China’s ‘new Comintern’ struggles for minds and influence

     

The job of the International Department of China’s ruling Communist Party is to win support among foreign political parties by cultivating what’s been called a “new Comintern,” the Economist observes.

CCP officials preach the virtues of a form of governance that they believe is making China rich and can help other countries, too. Some welcome this message, even in multiparty democracies. At the poverty-alleviation forum, the secretary-general of Kenya’s ruling Jubilee Party, Raphael Tuju, was quoted as saying that China’s Communist Party should be an example for his own, it adds:

The department says it has contact with more than 600 political organisations in over 160 countries. Under Mr Xi such engagements have grown. Christine Hackenesch and Julia Bader, writing for International Studies Quarterly [in The Struggle for Minds and Influence: The Chinese Communist Party’s Global Outreach], found that the number of high-level party-to-party meetings increased by more than 50% between 2012 and 2017, to more than 230 annually. Martin Hala of Sinopsis [author of a valuable report from the NED’s International Forum – right], which monitors China’s activities in Central Europe, has called this akin to forming a “new Comintern”—a reference to the old Soviet-led international communist movement.

The department’s activities constitute a strategic use of what the National Endowment for Democracy (NED), the Washington-based democracy assistance group, calls Beijing’s sharp power.

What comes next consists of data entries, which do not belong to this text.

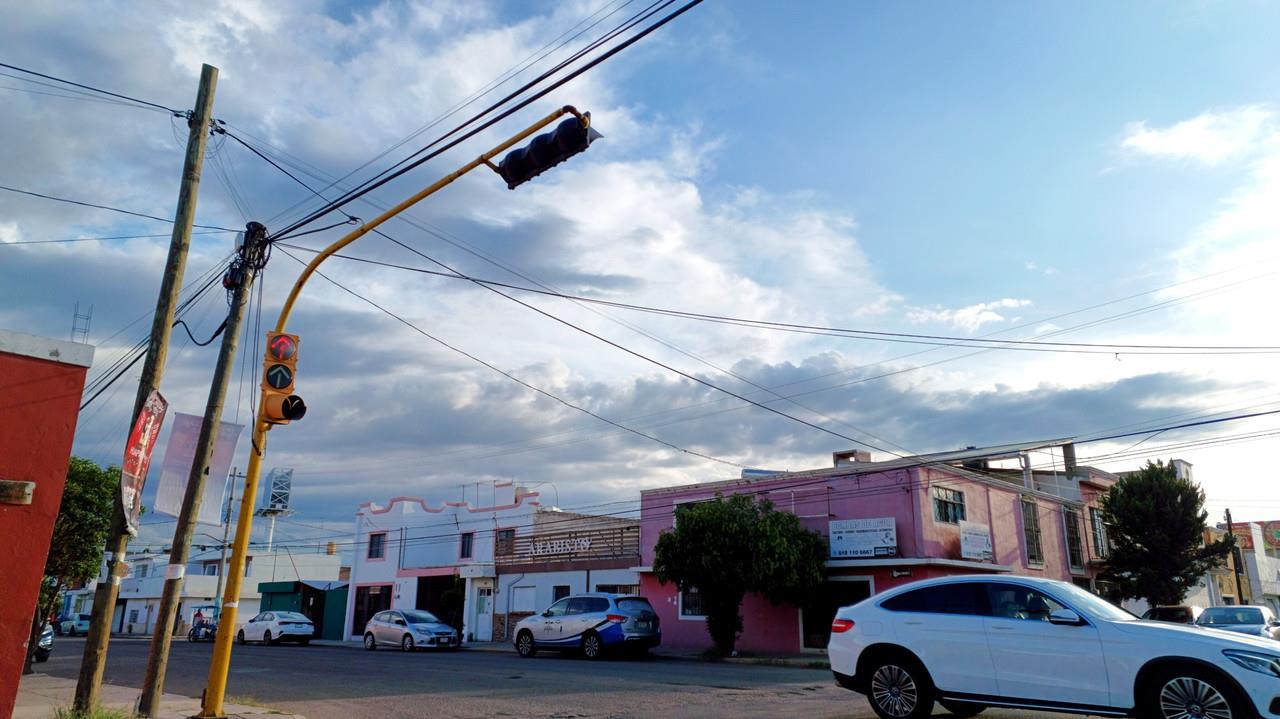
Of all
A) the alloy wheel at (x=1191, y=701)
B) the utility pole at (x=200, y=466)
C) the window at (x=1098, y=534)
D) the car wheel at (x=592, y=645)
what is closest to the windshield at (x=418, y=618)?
the car wheel at (x=592, y=645)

National Endowment for Democracy (NED)

There is a critical difference, however. China is not preaching communism, the Economist adds. Its aim, rather, is to show that a country can become richer without being democratic. That message finds attentive ears among politicians who find the checks and balances of democracy irksome.

Meanwhile, the CCP’s propagandists are taking umbrage at the NED’s opposition to the regime’s cultural genocide against the Uyghurs, citing a Human Rights Day tweet by the official account for the National Endowment for Democracy (NED) simply stating its aim “To further #humanrights & human dignity for all people in China, the National Endowment for Democracy has funded Uyghur groups since 2004.”